▶ [ЧТО НУЖНО СДЕЛАТЬ]
1. Ответьте по тексту о монгольских клятвах на три вопроса:
(a) Чем скрепляли клятву знамени?
(b) Кто назван классическими побратимами монгольской истории и литературы?
(c) Как звали старика, который в конце концов стал отвечать на все вопросы?
2. Перепишите слово в слово отрывок из текста о монгольских клятвах: начните со слов «Все это, конечно, знали» и остановитесь после слов «и особенно Чойсурэна.».

Клятва воинов и клятва побратимов. Первую приносили знамени перед выступлением в военный поход. Знамя считалось воплощением воинского духа народа и военного «гения» его предводителя. Клятва знамени скреплялась человеческой жертвой – сердцем и кровью врага, храброго воина из армии неприятеля, захваченного в плен в бою. Кровью его дымящегося сердца кропили знамя, а остатки выдавливали в чашу с водкой, пригубить которую должны были все приносящие клятву. Побратимы – друзья, давшие друг другу клятву в вечной дружбе. Классические побратимы монгольской истории и литературы, известные каждому монголу с детства, – это Чингисхан и его друг Джамуха. Клятва помогать друг другу в любом деле в военное и мирное время, бросать все и являться по первому требованию названого брата также скреплялась кровью и подарками. Каждый надрезал личным оружием палец своей правой руки и давал отсосать кровь другому. После такого ритуала побратимы становились более близкими людьми, чем кровные братья. Затем они обменивались конями, поясами, оружием, в военном походе спали под одним одеялом. Джамуха нарушил клятву, стал врагом Чингисхана и был предан собственными слугами. Именно на его примере молодое поколение веками училось тому, что такое позор клятвопреступления и возмездие за него. Институт побратимства сохранился до XX века. Уже не ханы и нойоны, а простые люди могли дать друг другу клятву в верности, обменяться подарками, пусть не очень дорогими, и даже совершить ритуал «обмена кровью».
Все это, конечно, знали мои старики, обо всем этом у них было свое мнение, основанное на опыте собственной жизни. Они опять говорили друг за другом и все вместе, но постепенно, по мере появления новых вопросов, из их среды все более четко начал выделяться один, как я его назвала про себя, «интеллектуальный лидер» по имени Чойсурэн. В конце концов на все мои вопросы стал отвечать только он, а другие внимательно и порой с явным изумлением слушали его. Незаметно в юрту вошел секретарь партийного комитета сомона, он хотел узнать, когда бригада стариков отправится на сенокос, но сам не заметил, как заинтересовался нашей беседой, и, возможно, какими-то новыми глазами увидел в этот день всю компанию стариков, и особенно Чойсурэна.

▶ [НАБОР ДАННЫХ]
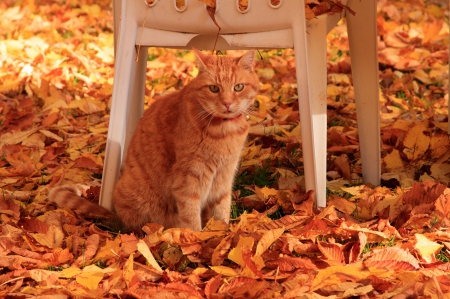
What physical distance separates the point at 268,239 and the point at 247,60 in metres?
0.81

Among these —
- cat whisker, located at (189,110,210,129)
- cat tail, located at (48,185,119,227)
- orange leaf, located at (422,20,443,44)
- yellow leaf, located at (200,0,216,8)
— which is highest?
orange leaf, located at (422,20,443,44)

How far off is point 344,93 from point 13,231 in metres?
2.64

▶ [ОТВЕТЫ К ЗАДАНИЮ]
1.
(a) Человеческой жертвой: сердцем и кровью врага, храброго воина из армии неприятеля, захваченного в плен в бою.
(b) Чингисхан и его друг Джамуха.
(c) Чойсурэн.

2.
Все это, конечно, знали мои старики, обо всем этом у них было свое мнение, основанное на опыте собственной жизни. Они опять говорили друг за другом и все вместе, но постепенно, по мере появления новых вопросов, из их среды все более четко начал выделяться один, как я его назвала про себя, «интеллектуальный лидер» по имени Чойсурэн. В конце концов на все мои вопросы стал отвечать только он, а другие внимательно и порой с явным изумлением слушали его. Незаметно в юрту вошел секретарь партийного комитета сомона, он хотел узнать, когда бригада стариков отправится на сенокос, но сам не заметил, как заинтересовался нашей беседой, и, возможно, какими-то новыми глазами увидел в этот день всю компанию стариков, и особенно Чойсурэна.